Projeto presidencial de Kassab no PSD sofre revés com saída de Ratinho Jr.
A estratégia política do presidente nacional do PSD, Gilberto Kassab, de lançar um candidato próprio à Presidência da República em 2026 enfrenta uma séria dificuldade após a desistência do governador do Paraná, Ratinho Jr., da pré-candidatura pela legenda. A decisão, anunciada oficialmente na segunda-feira, 23 de março de 2026, representa um golpe significativo nos planos do partido de consolidar uma 'terceira via' no cenário eleitoral brasileiro.
Compromisso com o Paraná e retorno ao setor privado
Em nota divulgada à imprensa, o governador paranaense justificou sua decisão com o compromisso assumido com os eleitores do estado, destacando que concluirá seu mandato até dezembro de 2026. Ratinho Jr. enfatizou as conquistas de sua gestão, que incluem:
- Consolidação da melhor educação do Brasil
- Menores índices criminais dos últimos 20 anos
- Maior investimento em infraestrutura da história do estado
- Excelência em sustentabilidade por quatro anos consecutivos
O comunicado ainda revelou que, após encerrar sua carreira política, o governador pretende retornar ao setor privado para presidir o Grupo de Comunicação fundado por seu pai, o apresentador Ratinho.

Atividades a realizar -
(1) Segundo a notícia, em que data foi anunciada oficialmente a desistência de Ratinho Jr.?
(2) Reproduza, da notícia, o trecho que se inicia com as palavras que contêm "Compromisso com o" e se encerra em "o apresentador Ratinho.".
Os dados não entram nesta parte.

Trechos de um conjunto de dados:

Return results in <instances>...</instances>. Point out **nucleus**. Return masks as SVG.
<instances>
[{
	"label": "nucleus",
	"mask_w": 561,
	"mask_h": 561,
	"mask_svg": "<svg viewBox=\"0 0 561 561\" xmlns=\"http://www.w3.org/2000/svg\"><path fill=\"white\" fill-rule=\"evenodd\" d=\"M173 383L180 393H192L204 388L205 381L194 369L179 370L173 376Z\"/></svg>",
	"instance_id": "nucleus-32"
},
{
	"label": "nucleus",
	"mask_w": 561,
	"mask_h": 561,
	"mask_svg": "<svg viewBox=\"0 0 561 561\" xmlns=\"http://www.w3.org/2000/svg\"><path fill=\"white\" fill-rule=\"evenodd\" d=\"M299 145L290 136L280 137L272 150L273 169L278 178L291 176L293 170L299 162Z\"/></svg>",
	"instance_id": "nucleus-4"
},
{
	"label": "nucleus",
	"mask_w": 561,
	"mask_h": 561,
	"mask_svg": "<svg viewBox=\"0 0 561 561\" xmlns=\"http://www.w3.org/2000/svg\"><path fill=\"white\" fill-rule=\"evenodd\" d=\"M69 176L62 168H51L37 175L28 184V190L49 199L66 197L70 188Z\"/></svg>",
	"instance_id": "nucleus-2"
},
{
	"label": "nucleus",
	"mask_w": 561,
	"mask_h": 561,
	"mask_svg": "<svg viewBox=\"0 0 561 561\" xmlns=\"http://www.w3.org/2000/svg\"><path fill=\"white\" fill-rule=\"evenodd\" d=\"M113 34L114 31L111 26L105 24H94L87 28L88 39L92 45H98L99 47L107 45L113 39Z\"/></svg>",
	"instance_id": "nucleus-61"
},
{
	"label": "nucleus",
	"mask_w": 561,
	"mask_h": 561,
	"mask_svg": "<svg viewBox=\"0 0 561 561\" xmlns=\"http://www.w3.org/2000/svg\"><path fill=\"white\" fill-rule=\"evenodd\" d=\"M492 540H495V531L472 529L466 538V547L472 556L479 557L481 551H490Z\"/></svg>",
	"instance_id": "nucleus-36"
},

Respostas -
(1) Na segunda-feira, 23 de março de 2026.

(2)
Compromisso com o Paraná e retorno ao setor privado
Em nota divulgada à imprensa, o governador paranaense justificou sua decisão com o compromisso assumido com os eleitores do estado, destacando que concluirá seu mandato até dezembro de 2026. Ratinho Jr. enfatizou as conquistas de sua gestão, que incluem:
- Consolidação da melhor educação do Brasil
- Menores índices criminais dos últimos 20 anos
- Maior investimento em infraestrutura da história do estado
- Excelência em sustentabilidade por quatro anos consecutivos
O comunicado ainda revelou que, após encerrar sua carreira política, o governador pretende retornar ao setor privado para presidir o Grupo de Comunicação fundado por seu pai, o apresentador Ratinho.